Фрагмент документа.
■ ■ ■ ■

Хотя десятки миллионов россиян не поддерживают действия своего правительства, в России уже невозможен ни легальный протест, ни строительство легальных организаций; частное недовольство и действия одиночек едва ли могут достигнуть серьезного политического эффекта. Теперь, когда оппозиционное движение нужно фактически выстраивать заново, у нас есть повод вновь задуматься о том, какие цели ставят перед собой его сторонники, на что они рассчитывают в будущем и какие средства выбирают, исходя из этих соображений.
Представляем вам размышления редактора DOXA Армена Арамяна о том, как российская оппозиция оказалась в тупике и где стоит искать выход.

■ ■ ■ ■

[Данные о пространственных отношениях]
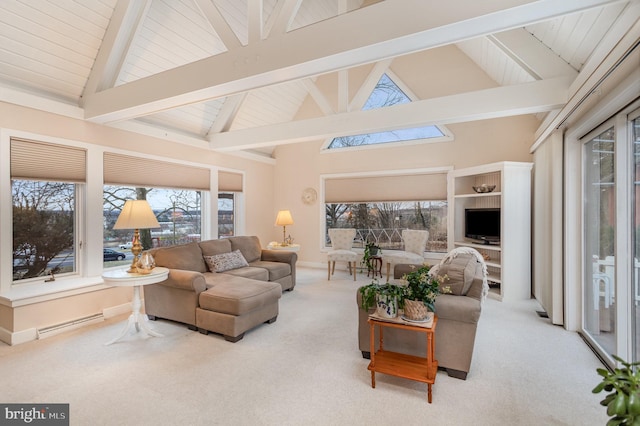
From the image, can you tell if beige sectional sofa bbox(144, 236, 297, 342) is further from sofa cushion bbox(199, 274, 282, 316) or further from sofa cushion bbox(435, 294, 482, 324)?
sofa cushion bbox(435, 294, 482, 324)

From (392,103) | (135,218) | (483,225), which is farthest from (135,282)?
(392,103)

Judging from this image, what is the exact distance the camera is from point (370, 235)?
6.57 m

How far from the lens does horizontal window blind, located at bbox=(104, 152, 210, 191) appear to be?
4.09 m

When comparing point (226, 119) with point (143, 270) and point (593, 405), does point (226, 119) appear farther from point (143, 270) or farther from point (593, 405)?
point (593, 405)

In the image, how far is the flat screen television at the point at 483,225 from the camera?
487cm

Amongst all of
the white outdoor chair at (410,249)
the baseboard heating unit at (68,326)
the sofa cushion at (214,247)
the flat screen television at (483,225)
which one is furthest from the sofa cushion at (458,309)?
the baseboard heating unit at (68,326)

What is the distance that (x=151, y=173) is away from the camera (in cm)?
459

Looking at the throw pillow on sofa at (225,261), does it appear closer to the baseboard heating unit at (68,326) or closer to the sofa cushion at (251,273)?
the sofa cushion at (251,273)

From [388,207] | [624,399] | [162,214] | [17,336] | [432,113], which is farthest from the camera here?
[388,207]

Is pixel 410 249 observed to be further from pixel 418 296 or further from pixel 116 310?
pixel 116 310

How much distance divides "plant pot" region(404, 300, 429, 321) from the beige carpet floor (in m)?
0.56

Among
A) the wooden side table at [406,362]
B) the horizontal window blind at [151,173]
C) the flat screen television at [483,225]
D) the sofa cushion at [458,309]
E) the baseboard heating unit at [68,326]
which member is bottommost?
the baseboard heating unit at [68,326]

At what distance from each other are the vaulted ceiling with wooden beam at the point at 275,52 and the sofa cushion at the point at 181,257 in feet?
5.57

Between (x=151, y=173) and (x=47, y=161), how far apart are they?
128cm
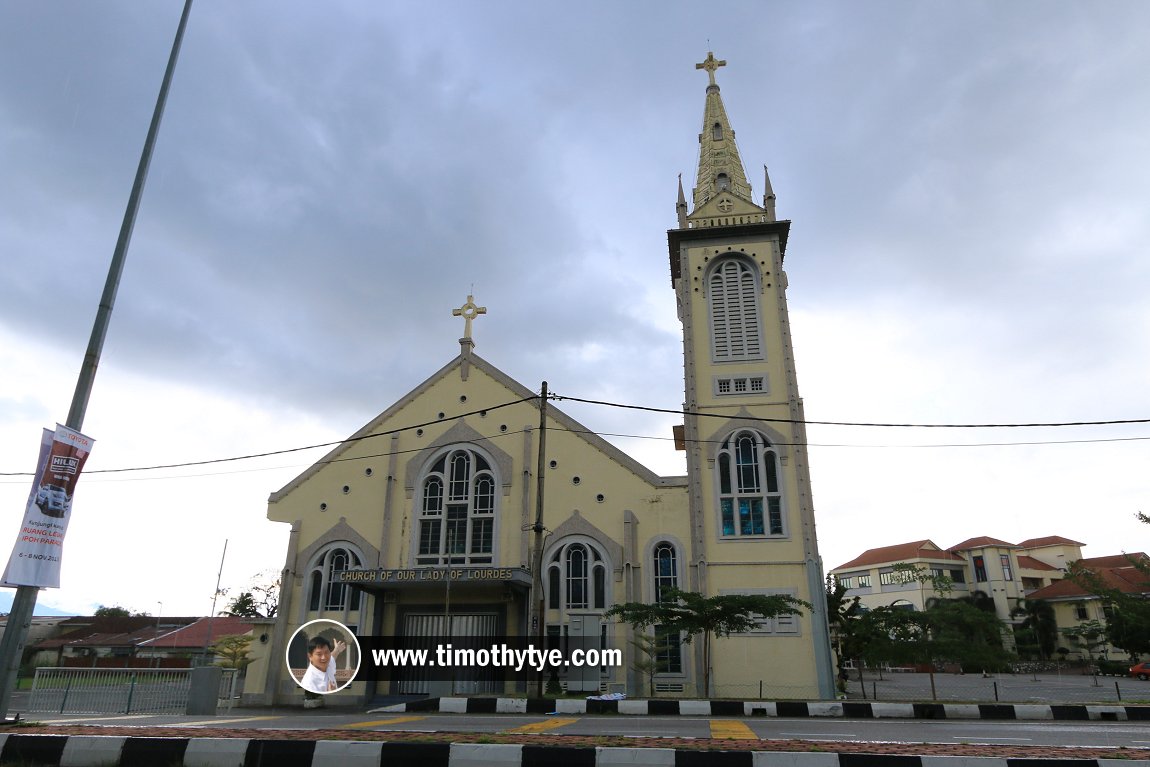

■ ■ ■ ■

Поставленная задача. Перепишите дословно часть текста о российской оппозиции, начиная со слов «Хотя десятки миллионов» и заканчивая словами «стоит искать выход.».

Полный ответ.
Хотя десятки миллионов россиян не поддерживают действия своего правительства, в России уже невозможен ни легальный протест, ни строительство легальных организаций; частное недовольство и действия одиночек едва ли могут достигнуть серьезного политического эффекта. Теперь, когда оппозиционное движение нужно фактически выстраивать заново, у нас есть повод вновь задуматься о том, какие цели ставят перед собой его сторонники, на что они рассчитывают в будущем и какие средства выбирают, исходя из этих соображений.
Представляем вам размышления редактора DOXA Армена Арамяна о том, как российская оппозиция оказалась в тупике и где стоит искать выход.